● WORK ITEM:
Answer these questions from the text on the history of the lathe below.
(a) Who are believed to have developed some of the first lathes, and in what century?
(b) What two things did the lathe of the centuries leading to 1300 AD use to pull the spindle cord?
(c) Where do some of the earliest illustrations of the pole-lathe appear?

● TEXT FOR ANALYSIS:
Across time and history, human beings have striven to understand and shape the world around us so that we might improve the quality of our lives: advancements in medicine for more years, specialized homes and furniture for safety and comfort, vehicles for taking the load from our feet and backs and granting us faster travel than we could ever hope for with our own bodies. Over the millions of years of our existence we have crafted tools to help us realize these visions and aid us in the development of technology. Indeed, tools themselves are a manifestation of these visions – technologies specifically designed to carry out functions we would otherwise be incapable of. In the grand scheme of things, every tool has played some role in making a new process possible. Yet, of all such devices past or present, only the lathe is known as a mother of tools.
Lathes are machining tools that rotate material around an axis so that other tools may cut it into a desired shape. The oldest known use of the lathe dates to the thirteenth century BC, in which ancient Egyptians woodworkers are believed to have developed some of the first versions of its kind. With a length of strap wrapped around a spindle, one operator pulled each end back and forth to create rotary motion while another held a cutting tool to carve the surface away from the spinning material. In time, other civilizations learned to build these early lathes, and over the next few centuries the Syrians, Greeks, and Romans adopted the technology. The Romans would eventually redesign the lathe so that a single person could operate it. While the bow-driven lathe could operate without a pair, it did so at the cost of accuracy and rotary strength, as it required the operator to split the machine’s function between both hands.
As the Roman Empire fell and gave way to the Middle Ages, the lathe survived, and while it’s hard to determine the exact date, historians believe it to have been modified again in the centuries leading to 1300 AD. This new lathe made use of a pole’s springy action along with a foot pedal to pull the spindle cord. With this new advancement, a single turner could operate the device without the loss of accuracy inherent to its predecessor.
Some of the earliest illustrations of this evolution, the pole-lathe, date to around 1300 and depict women turning materials on the stained-glass windows of the Chartres Cathedral in France. While these represent some of the earliest images of the pole-lathe, there is speculation that they were around as early as the Viking age. While there is no hard evidence of its existence in Viking culture, archeological finds reveal plenty of Scandinavian wood products from the era that bear the signs of turning, as well material cores left over as waste. This, coupled with findings of other advanced tools, such as rasps, augers, and saws, make a case for its existence within Viking culture – centuries before the earliest discovered depictions in art.

Dataset entries:

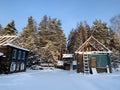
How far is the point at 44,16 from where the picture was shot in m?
56.6

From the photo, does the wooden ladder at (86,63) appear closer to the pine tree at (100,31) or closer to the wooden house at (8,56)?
the wooden house at (8,56)

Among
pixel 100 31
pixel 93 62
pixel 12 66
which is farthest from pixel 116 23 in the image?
pixel 12 66

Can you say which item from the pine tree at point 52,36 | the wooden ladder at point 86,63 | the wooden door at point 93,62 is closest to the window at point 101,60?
the wooden door at point 93,62

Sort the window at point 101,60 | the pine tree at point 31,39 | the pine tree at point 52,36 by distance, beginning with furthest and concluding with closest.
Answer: the pine tree at point 52,36, the pine tree at point 31,39, the window at point 101,60

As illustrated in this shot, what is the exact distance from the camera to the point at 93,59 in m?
26.8

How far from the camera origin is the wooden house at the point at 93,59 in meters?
26.2

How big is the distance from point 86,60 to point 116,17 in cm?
1428

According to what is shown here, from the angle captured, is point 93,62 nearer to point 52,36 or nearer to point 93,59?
point 93,59

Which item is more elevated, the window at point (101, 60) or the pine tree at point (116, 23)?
the pine tree at point (116, 23)

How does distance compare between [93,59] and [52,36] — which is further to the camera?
[52,36]

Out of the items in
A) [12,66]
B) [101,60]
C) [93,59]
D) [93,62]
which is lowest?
[12,66]

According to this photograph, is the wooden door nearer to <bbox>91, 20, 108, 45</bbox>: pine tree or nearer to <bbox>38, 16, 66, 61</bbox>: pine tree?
<bbox>38, 16, 66, 61</bbox>: pine tree

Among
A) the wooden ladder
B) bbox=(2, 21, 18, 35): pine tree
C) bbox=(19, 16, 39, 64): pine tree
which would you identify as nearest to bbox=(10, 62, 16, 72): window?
bbox=(19, 16, 39, 64): pine tree

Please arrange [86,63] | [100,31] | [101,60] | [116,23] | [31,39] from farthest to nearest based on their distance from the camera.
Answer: [100,31] < [31,39] < [116,23] < [86,63] < [101,60]
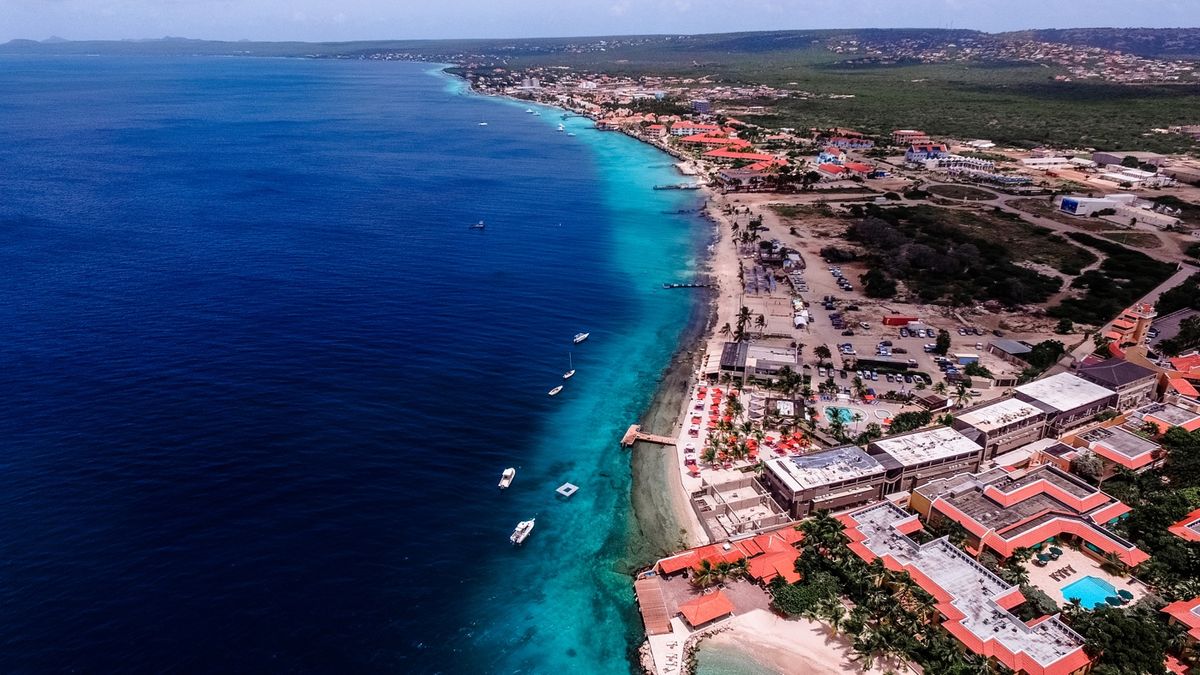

● COMPLETED TASK:
(a) Ancient Egyptian woodworkers, in the thirteenth century BC.
(b) A pole's springy action and a foot pedal.
(c) On the stained-glass windows of the Chartres Cathedral in France.